On Global tonight, the news hour featured the medicare system of Germany. In Germany, medical insurance is mandatory. The average citizen pays the government, and the premiums are based on income. If you wish to opt out of the publicly insured system, you can purchase private insurance. This private insurance varies in cost depending on the level of care you want. The more you pay, the more comfort and service you get. Here was the interesting thing for me. All Doctors are on salary, and are REQUIRED TO PROVIDE CARE IN A PUBLIC FACILITY. If they choose to do 'overtime' for a private facility, have at 'er. As well, private hospitals are allowed and compete for patients with public ones. All hospital funding is based on quality of care delivered, time in recovery, and patient satisfaction (public only I assume, but private facilities might get some?).
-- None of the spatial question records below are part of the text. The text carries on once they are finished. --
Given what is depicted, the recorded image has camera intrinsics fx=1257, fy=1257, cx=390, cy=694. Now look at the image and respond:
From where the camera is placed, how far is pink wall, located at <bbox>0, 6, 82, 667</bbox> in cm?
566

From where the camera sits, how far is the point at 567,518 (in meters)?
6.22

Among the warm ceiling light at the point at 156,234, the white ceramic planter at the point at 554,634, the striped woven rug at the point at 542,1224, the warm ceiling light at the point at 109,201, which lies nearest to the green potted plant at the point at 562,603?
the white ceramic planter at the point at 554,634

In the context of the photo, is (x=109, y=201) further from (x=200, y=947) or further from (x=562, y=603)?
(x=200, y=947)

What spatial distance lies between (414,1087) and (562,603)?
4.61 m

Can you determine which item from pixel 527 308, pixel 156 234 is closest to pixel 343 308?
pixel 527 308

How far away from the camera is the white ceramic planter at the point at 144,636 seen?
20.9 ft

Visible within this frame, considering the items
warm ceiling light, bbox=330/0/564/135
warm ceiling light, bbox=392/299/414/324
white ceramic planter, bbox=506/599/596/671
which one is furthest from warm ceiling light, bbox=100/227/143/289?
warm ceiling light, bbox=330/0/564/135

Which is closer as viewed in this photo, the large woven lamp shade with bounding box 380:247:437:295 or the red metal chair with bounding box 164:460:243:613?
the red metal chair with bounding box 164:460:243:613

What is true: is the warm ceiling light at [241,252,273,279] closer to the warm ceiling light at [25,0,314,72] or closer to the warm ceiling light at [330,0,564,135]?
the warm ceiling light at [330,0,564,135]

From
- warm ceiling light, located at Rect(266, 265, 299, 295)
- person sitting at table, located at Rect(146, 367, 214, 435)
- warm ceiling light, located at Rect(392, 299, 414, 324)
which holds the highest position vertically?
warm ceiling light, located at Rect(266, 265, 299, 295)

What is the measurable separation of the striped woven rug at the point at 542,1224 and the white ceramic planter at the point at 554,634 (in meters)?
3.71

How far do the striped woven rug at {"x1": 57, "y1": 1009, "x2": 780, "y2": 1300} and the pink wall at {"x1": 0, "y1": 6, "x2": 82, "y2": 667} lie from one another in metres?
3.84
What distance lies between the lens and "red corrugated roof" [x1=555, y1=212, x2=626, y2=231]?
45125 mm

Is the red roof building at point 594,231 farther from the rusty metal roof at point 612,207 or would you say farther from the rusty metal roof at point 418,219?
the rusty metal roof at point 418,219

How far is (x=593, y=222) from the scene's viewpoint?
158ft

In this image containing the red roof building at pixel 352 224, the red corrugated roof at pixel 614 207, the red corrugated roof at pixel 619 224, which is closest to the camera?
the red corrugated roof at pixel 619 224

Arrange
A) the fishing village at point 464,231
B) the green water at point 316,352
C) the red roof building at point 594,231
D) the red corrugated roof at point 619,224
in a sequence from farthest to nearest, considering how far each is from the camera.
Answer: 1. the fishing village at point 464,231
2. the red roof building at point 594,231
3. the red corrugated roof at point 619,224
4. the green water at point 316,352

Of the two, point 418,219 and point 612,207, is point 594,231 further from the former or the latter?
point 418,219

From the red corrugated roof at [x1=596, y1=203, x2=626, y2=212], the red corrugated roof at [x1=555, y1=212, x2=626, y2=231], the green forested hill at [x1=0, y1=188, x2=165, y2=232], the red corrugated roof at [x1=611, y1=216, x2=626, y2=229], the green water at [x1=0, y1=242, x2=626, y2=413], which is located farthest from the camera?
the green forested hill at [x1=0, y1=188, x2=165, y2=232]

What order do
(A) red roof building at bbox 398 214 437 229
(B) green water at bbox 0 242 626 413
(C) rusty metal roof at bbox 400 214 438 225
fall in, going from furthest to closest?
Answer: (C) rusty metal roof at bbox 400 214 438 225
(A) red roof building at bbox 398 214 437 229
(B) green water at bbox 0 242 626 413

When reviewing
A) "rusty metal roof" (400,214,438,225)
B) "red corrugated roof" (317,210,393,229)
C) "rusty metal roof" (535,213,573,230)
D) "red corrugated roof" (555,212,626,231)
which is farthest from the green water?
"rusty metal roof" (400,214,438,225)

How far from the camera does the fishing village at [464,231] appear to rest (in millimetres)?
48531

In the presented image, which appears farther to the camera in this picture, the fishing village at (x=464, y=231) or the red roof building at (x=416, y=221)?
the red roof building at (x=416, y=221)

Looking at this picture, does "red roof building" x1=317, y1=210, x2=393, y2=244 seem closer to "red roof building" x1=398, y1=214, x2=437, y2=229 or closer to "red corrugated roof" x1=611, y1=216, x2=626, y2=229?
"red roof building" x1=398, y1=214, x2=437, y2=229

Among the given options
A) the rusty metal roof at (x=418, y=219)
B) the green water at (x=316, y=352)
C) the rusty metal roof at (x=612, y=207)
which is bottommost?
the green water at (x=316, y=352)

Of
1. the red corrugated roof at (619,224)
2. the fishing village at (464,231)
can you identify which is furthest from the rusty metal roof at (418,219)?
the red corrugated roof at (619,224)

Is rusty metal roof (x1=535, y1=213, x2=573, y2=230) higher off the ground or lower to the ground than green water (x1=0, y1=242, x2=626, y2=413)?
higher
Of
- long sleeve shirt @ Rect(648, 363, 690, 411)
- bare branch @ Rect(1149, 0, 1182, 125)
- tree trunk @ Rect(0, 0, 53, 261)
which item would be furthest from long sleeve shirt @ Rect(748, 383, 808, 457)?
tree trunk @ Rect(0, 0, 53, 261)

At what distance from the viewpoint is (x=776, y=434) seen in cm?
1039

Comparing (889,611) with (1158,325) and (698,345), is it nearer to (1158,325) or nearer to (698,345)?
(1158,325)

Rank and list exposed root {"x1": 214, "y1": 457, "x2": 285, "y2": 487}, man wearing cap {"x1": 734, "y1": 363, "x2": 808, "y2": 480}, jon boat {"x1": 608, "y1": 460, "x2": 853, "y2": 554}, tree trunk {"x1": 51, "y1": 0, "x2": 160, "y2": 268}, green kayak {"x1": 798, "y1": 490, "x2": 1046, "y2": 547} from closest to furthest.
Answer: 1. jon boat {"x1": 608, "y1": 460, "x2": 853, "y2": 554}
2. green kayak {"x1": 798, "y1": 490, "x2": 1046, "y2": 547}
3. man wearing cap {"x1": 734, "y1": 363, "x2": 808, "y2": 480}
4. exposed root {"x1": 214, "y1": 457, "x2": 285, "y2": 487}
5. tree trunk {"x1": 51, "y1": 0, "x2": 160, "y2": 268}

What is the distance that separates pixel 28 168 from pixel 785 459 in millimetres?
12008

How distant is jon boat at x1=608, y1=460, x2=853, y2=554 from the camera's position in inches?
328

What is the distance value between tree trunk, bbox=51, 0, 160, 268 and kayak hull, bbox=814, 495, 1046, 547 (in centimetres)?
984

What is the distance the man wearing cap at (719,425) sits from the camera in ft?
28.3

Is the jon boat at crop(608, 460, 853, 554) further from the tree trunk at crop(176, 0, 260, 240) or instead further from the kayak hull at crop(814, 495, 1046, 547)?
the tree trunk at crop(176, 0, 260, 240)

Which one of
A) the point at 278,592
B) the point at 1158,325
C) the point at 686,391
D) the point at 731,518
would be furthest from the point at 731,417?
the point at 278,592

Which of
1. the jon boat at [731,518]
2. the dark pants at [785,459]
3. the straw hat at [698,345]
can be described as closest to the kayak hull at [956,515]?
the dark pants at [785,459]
How they measure this I have no clue.

Oh yeah, Germany has no surgery waiting lists, and the government is reducing basic premiums next year because lots of hospitals (public and private) are making money.

Interesting.


----------



## Fishbone Jones (16 Sep 2004)

It seems to me we already have something that connotates a two tier, public\ private system. If I need a knee replacement, I'll wait who knows how long, maybe months. If Paul Martin needs one he'll get it tomorrow. We just kid ourselves when we think we're all on an even keel and the system treats ALL fairly and timely. If the politicians had to wait in line like Joe Civvie, there'd be major changes to the system pronto.


----------



## Infanteer (16 Sep 2004)

> "I would like to believe that private business also has an interest in providing a service to the community.":If that is you and your families attitude regarding your business, then I commend you for your selfless and enlightened mindset. I am sure that this attitude may very well be common in small business, but I think you might be a little naive if you think the CEO of a string of hospitals across the country would share this view (well, maybe in front of the media cameras). I also would not expect any private citizen in business to care about anything until it affected his bottom line......but regardless.......



I didn't mean "provide a service to the community" in an altruistic manner, I meant it in a business sense, so don't go giving me any enlightenment awards yet.

By "service to the community" I meant strictly that; a business provides some sort of service that others in the community desire.   In my families case, a place to stay for visitors; in a doctor's case it is health care.   Either way, they are providing services that people in the community desire.   Hell, that avatar for globalization, McDonalds, provides a service to the community by selling junk food.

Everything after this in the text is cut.